-------- Original Message --------
Matt Roth wrote:
>Okay, I'll bite:
> 1. The three birds (shadow, fluff, bird that flies on in reflected
sky)
> in Shade's opening lines seem to remarkably align with Gradus,
Shade,
> and Kinbote.
As they are in Shade's mind when he starts the poem, before Kinbote
takes over?
> 2. Shade says he would rather be a fat fly or a floweret than to
> forget his life. Kinbote IS a fat fly (a king-size botfly) and
> a pansy to boot. Surely we are meant to notice this coincidence.
> But what does it mean within a non-Shadean reading of the novel?
Shade would rather be like his pitiful neighbor than forget his
life. He may get the imagery from things Sybil says to him.
3. Shade's birthday is also Kinbote and Gradus' birthday. [...]
If you don't believe Kinbote ever talked to Shade, why do you
believe what he says about his birthday? Even in a reading
that accepts most of what Kinbote says about New Wye, I've long
thought that he lies about his birthday to embarrass Sybil. In
his description of his activities that day, he never mentions
that it's his birthday.
(I'll skip Vseslav, since of course I agree with you about
it.)
> 5. Kinbote's Zembla tale is a nothing but a pastiche of various
> western works of literature and English history (with a
> sprinkling of Norse mythology thrown in). If it truly proceeds
> from Botkin, "a Russian and a madman," why does the Zembla tale
> show so little Russian influence? [...]

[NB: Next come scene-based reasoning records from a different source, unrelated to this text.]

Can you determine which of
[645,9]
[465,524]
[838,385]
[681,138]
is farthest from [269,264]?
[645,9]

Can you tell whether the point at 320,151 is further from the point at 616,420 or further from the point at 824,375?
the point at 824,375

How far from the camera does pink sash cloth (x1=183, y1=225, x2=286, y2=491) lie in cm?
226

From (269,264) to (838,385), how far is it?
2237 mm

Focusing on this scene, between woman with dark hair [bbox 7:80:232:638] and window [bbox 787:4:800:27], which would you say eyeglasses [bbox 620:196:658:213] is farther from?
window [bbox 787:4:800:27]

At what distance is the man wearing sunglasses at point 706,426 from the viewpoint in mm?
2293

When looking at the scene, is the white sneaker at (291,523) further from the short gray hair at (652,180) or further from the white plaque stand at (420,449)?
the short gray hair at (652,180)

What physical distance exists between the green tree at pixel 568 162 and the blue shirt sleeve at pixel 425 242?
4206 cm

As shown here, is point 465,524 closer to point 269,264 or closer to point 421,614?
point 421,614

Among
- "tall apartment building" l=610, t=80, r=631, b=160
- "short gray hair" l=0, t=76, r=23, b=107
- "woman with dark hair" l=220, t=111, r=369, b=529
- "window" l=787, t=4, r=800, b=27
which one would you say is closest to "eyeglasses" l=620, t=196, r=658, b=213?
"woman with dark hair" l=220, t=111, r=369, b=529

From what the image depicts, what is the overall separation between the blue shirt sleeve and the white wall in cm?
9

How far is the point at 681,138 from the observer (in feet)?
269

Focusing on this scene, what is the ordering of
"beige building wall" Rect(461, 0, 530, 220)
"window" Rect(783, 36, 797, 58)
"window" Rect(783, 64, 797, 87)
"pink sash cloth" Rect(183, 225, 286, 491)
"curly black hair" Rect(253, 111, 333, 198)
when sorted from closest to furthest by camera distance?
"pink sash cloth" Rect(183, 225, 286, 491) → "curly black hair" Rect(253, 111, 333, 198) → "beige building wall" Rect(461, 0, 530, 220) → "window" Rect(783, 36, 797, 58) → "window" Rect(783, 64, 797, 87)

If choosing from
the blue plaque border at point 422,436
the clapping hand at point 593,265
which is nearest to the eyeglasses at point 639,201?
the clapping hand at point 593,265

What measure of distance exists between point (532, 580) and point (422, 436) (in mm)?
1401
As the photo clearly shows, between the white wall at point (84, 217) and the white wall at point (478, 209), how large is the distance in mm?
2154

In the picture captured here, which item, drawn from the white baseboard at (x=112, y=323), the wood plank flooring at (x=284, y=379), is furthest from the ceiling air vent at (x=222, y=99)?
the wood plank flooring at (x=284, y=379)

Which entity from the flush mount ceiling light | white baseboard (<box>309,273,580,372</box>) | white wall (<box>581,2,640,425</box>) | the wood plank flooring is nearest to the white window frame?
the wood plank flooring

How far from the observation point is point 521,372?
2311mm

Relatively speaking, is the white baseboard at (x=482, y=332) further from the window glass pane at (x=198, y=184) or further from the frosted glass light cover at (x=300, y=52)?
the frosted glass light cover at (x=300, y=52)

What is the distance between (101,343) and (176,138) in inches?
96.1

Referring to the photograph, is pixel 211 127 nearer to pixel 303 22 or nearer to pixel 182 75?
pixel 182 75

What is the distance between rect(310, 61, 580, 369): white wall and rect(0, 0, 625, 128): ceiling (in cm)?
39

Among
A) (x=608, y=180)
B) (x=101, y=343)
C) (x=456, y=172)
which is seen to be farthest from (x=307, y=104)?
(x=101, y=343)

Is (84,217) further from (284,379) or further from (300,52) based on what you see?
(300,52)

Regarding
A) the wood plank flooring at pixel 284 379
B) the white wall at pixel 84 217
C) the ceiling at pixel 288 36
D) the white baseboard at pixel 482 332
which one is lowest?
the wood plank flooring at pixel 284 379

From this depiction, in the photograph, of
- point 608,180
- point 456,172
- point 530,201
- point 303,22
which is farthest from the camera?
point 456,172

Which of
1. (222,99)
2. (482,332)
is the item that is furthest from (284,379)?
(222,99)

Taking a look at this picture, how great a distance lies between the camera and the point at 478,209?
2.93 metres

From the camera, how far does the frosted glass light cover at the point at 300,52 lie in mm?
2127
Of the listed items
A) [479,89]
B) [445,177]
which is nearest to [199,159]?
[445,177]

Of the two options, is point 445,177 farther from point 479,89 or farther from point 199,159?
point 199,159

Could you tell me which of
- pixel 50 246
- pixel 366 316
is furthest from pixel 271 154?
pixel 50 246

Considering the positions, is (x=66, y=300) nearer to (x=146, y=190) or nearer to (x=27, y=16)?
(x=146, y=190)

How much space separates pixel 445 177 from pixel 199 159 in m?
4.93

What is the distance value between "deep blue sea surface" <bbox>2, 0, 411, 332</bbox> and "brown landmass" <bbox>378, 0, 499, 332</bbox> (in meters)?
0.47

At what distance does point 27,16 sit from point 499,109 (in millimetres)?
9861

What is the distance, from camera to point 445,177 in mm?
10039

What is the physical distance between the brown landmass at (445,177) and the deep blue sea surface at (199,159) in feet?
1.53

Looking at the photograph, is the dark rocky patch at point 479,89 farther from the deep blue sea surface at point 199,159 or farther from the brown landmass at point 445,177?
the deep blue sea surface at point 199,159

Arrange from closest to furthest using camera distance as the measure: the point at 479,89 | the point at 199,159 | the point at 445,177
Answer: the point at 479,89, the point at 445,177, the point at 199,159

I agree with Joseph Aisenberg on this. If Nabokov knew it,
Kinbote could. Kinbote is or thinks of himself as a professor
of literature, incidentally, and it's clear that he doesn't
specialize in Russian literature.
> 6. What of the fact that Kinbote and Shade seem to be remarkably
> opposite each other, almost like a photo and its negative?
> Left-Handed/right-handed, bearded/clean-shaven (though there is
> a beard "inveterate" in Shade after all), homo/hetero,
> long-gaited/shuffling, vegetarian/carnivore, etc. [...]
The problem with this approach is that it can explain anything.
All similarities are clues, and all differences are mirror-
image clues to the same thing.
> 7. Finally, I would remind everyone of Gerard DeVries's discovery
> of a definite reference to Jekyll & Hyde in PF. [...] If the
> multiple personality relationship is merely Botkin-Kinbote,
> Shade's poem shouldn't enter into the equation.
It seems to me Nabokov could bury a clue to the interpretation
of "Danish stiletto" in Shade's poem, without meaning that
"Jekyll" applies to Shade too.
I would apply Joseph Aisenberg's word "cheating" in the sense
that the way your and Tiffany DeRewal's story works isn't the
way real or fictional MPD works. I didn't see anything in
Myers about a secondary personality claiming to have interactions
in reality with the primary, or anything about the secondary
one's speaking his native language as a foreigner, which
Kinbote does. And what about Jack Grey? As I understand
your theory, not only does the secondary personality invent a
murderer to explain what happened to the primary, and fit
this invention in with his delusion, but he also invents a
"real" murderer so the reader can see through his delusion!
This is fun to describe, but I can't believe it's something
Nabokov wanted us to see as a possible solution.